* _Recorded information_
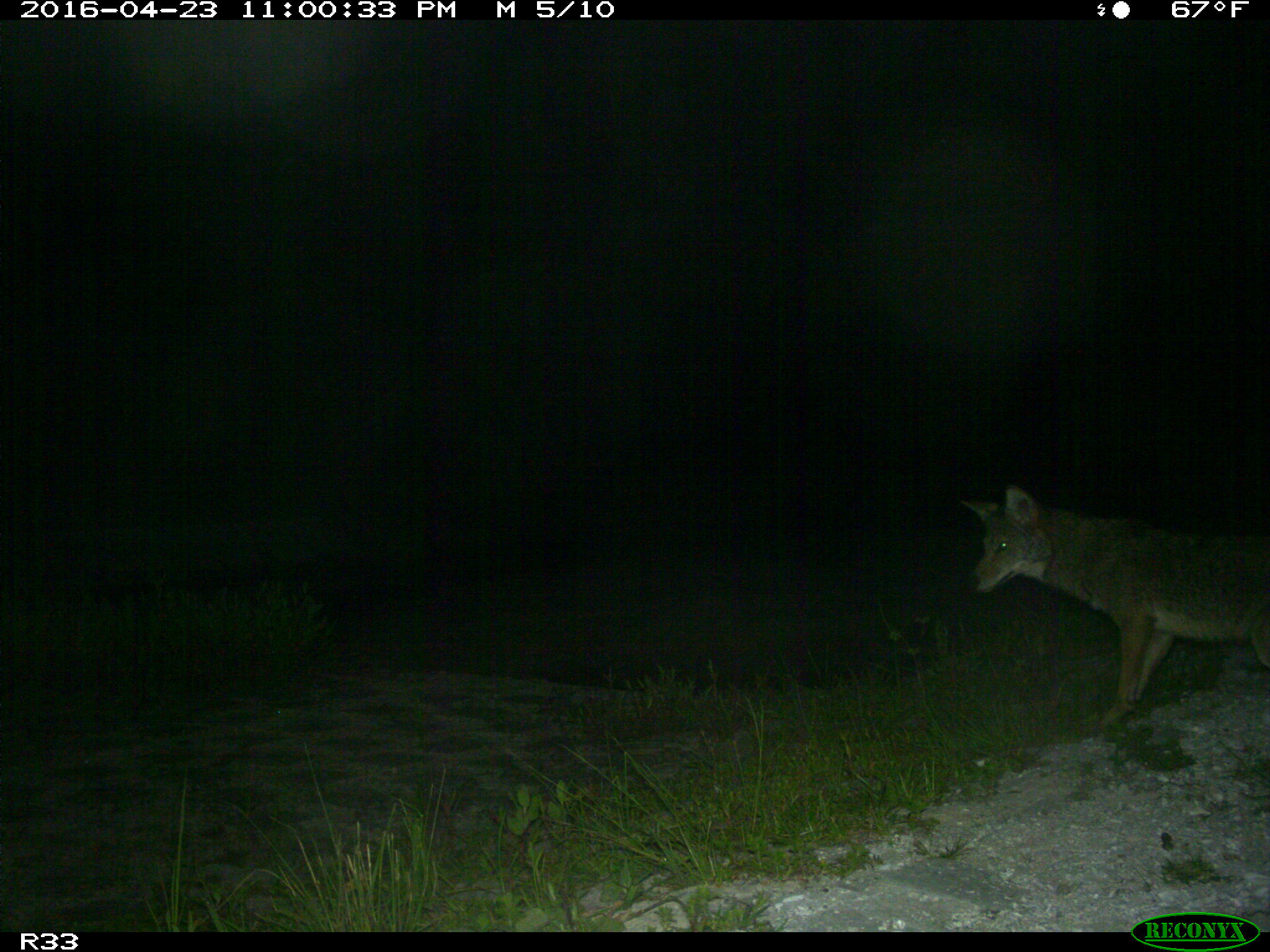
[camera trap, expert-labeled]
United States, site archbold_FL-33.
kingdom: Animalia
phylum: Chordata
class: Mammalia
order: Carnivora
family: Canidae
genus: Canis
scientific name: Canis latrans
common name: coyote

* _To do_
The lines from the one with "order: Carnivora" through the final line of the data are to be reproduced exactly, both included, with no other lines.

* _Written solution_
order: Carnivora
family: Canidae
genus: Canis
scientific name: Canis latrans
common name: coyote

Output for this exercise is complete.